É possível que esses pescadores tenham (por isso temos que ouvi-los, ao invés de achar que sabemos) necessidades que poderiam ser apoiadas pelo operador que os atende, tais como: (i) suporte para a organização ou reorganização de sua cooperativa; (ii) promoção de ações culturais para assentamentos distantes da área urbana (em conjunto com a prefeitura municipal, outra parte interessada); (iii) cursos de formação profissional para jovens adolescentes (em parceria com instituições de ensino); (iv) ações geradores renda; (v) formação de um fórum para discussão de suas demandas junto à empresa de saneamento; entre outras possibilidades.

Criando o(s) canal(is) necessário(s) ao diálogo entre as partes, todos juntos constroem o tal valor compartilhado! Todas as partes interessadas se envolvem nessa construção e, fundamentalmente, são ouvidas e têm suas demandas atendidas em alguma medida.
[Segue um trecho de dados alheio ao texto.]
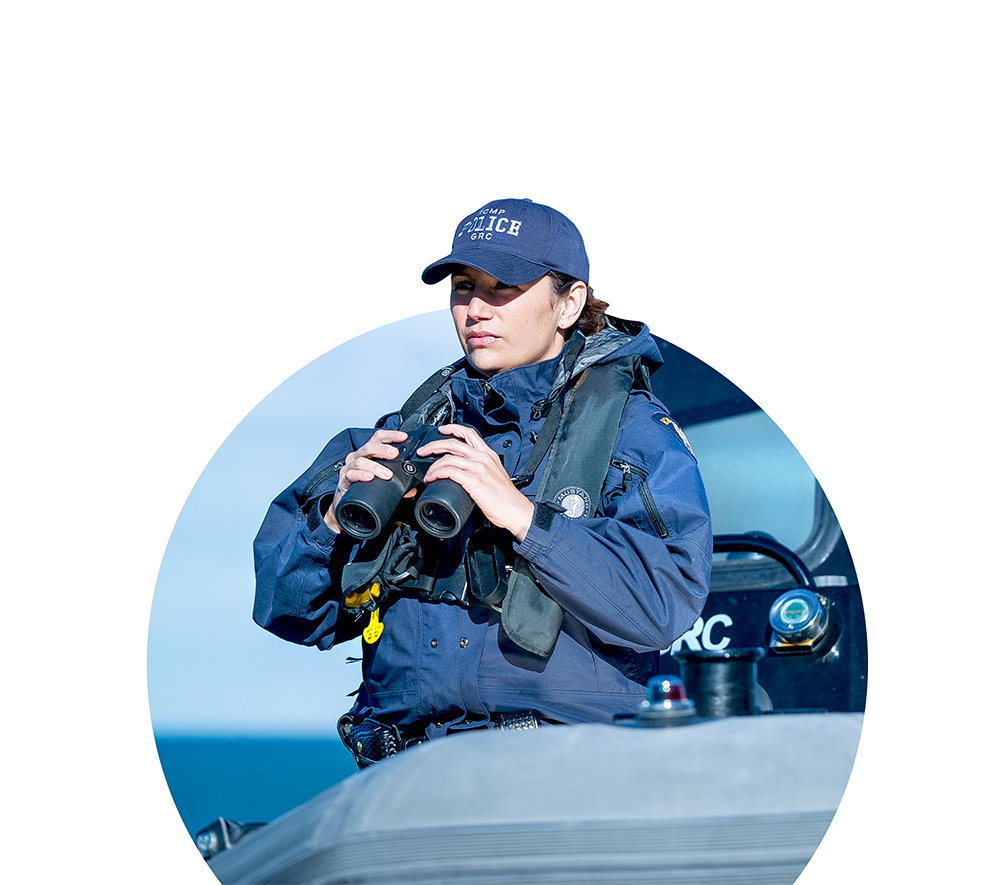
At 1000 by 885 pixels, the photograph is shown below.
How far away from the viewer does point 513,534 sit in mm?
1806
Diversas formas podem ser adotadas para isso: (i) reuniões regulares com representantes da sociedade civil; (ii) grupo de foco; (iii) realização de encontros temáticos; entre tantas outras.

Em última análise, o que estamos debatendo aqui é a essência dos eixos ambiental e social do ESG, utilizando-os como pilares da relação da organização (no nosso exemplo, um operador de saneamento) com diversas de suas partes interessadas.

Mas, e o eixo da governança corporativa? Como fica nesse contexto?

Da mesma forma, trata-se de ouvir, compreender e dar atenção ao que outras partes interessadas têm a apresentar. Aqui entram, no caso do exemplo do saneamento, o poder concedente (normalmente uma prefeitura ou um conjunto delas), as agências reguladoras dos serviços (por exemplo, a Agência Nacional de Águas e Saneamento Básico – ANA) e outros órgãos nas três esferas de governo.

Neste exemplo do saneamento ou em outros segmentos, o que importa é criar as condições adequadas para que todas as partes interessadas sejam ouvidas e interajam com a organização, estimulando o diálogo sobre os diversos interesses em jogo, o que, em ao final do processo, vai permitir que todos ganhem com o valor compartilhado construído de forma colaborativa.

Então…

A gestão da relação com as partes interessadas é um fator crítico de sucesso para qualquer organização que deseje continuar a operar e viabilizar seu crescimento e perenidade.

Essa atuação propiciará a gestão social e ambientalmente responsável de seus negócios, em direção à obtenção da licença social para operar, que, segundo o Instituto Ethos, “não é prevista em lei, não está escrita em um papel e não prevê penalidades legais, mas (…) é preciso conseguir, no mínimo, a anuência da comunidade, que deve estar ‘de acordo’ para a empresa praticar atividades nas vizinhanças. O ideal é que a pessoas vejam a operação como vantajosa (…). Elas se sentem donas também”.